**WORK TO COMPLETE**:
List every dollar amount that appears in the text below on Saudi agricultural investment in Africa, in the order in which each first appears.

**SOURCE EXTRACT**:

⟨

From Concept to Cultivation: A Growing Investment Portfolio
Saudi Arabia’s agricultural push in Africa is still evolving, but investment is accelerating from a relatively small base. The approach has historically favored long-term land leases or purchases, particularly in the agriculturally promising nations of the Horn of Africa and sub-Saharan regions.
Key initiatives include:
- Saudi Star Agricultural Development (Ethiopia): Founded in 2009 by Saudi-Ethiopian billionaire Mohammed Hussein Al-Amoudi, this flagship project announced a $2.5 billion investment plan for Ethiopian agriculture by 2020, focusing on crops like rice and wheat for export to Saudi Arabia.
- Manafea (Zambia): In 2011, this Saudi holding company committed $125 million to develop a 5,000-hectare farm for pineapple and fruit production.
- Sudan: A 2016 Sudanese law granted Saudi Arabia rights to farm approximately 420,000 hectares for 99 years. Reports indicate over $35 billion in Saudi investment preceded the civil war that erupted in April 2023. Prior to the conflict, Crown Prince Mohammed bin Salman had pledged an additional $3 billion for Sudanese projects.
The Human Cost: Displacement and the “Neo-Colonialism” Debate
While these projects promise food security for Saudi Arabia, their implementation on the ground has often been contentious. The core model—securing large tracts of land to grow export crops—can directly conflict with the needs and rights of local communities who have historically used that land for subsistence farming, grazing, or settlement.
The Saudi Star project in Ethiopia’s Gambela region became a flashpoint. Protests erupted, with local Anuak communities attacking company premises in 2012, resulting in employee deaths. Human rights organizations, including the Oakland Institute, have raised alarms, characterizing such large-scale land acquisitions as a form of “neo-colonialism” that prioritizes foreign food security over local livelihoods and food sovereignty. The ethical tightrope is clear: can a foreign nation secure its food supply without undermining the food security and land rights of the very communities hosting its farms?

⟩

**DATA EXTRACTS**:
⟨

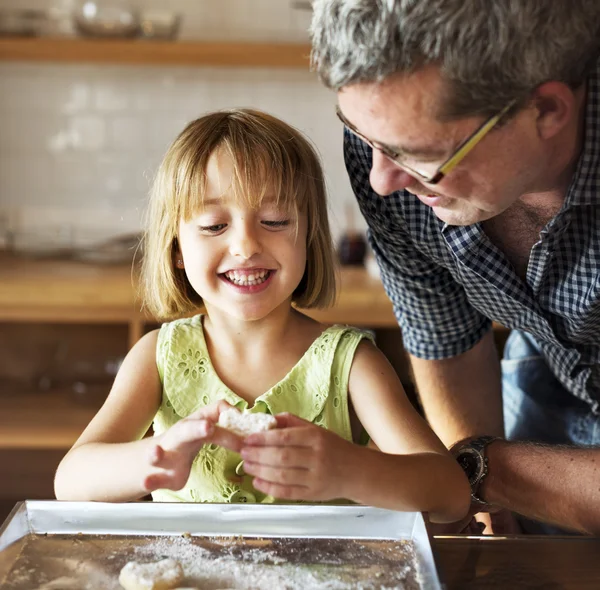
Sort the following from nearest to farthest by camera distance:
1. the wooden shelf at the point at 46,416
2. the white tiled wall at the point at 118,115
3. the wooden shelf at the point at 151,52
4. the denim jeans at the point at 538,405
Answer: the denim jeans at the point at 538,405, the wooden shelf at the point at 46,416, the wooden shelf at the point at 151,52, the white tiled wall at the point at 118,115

⟩
⟨

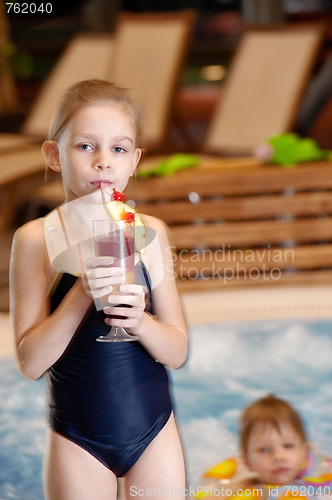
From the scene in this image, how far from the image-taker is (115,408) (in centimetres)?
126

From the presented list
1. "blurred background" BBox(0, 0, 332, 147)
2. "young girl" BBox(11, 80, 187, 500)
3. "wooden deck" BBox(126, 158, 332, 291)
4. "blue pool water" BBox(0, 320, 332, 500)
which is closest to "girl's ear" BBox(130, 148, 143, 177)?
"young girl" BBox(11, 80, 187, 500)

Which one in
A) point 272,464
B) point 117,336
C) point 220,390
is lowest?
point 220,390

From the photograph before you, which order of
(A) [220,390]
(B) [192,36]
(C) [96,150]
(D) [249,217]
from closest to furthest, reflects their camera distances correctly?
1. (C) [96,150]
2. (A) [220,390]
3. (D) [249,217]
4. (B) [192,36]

⟩
⟨

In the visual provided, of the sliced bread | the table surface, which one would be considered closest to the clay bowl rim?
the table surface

⟩

**WRITTEN ANSWER**:
$2.5 billion, $125 million, $35 billion, $3 billion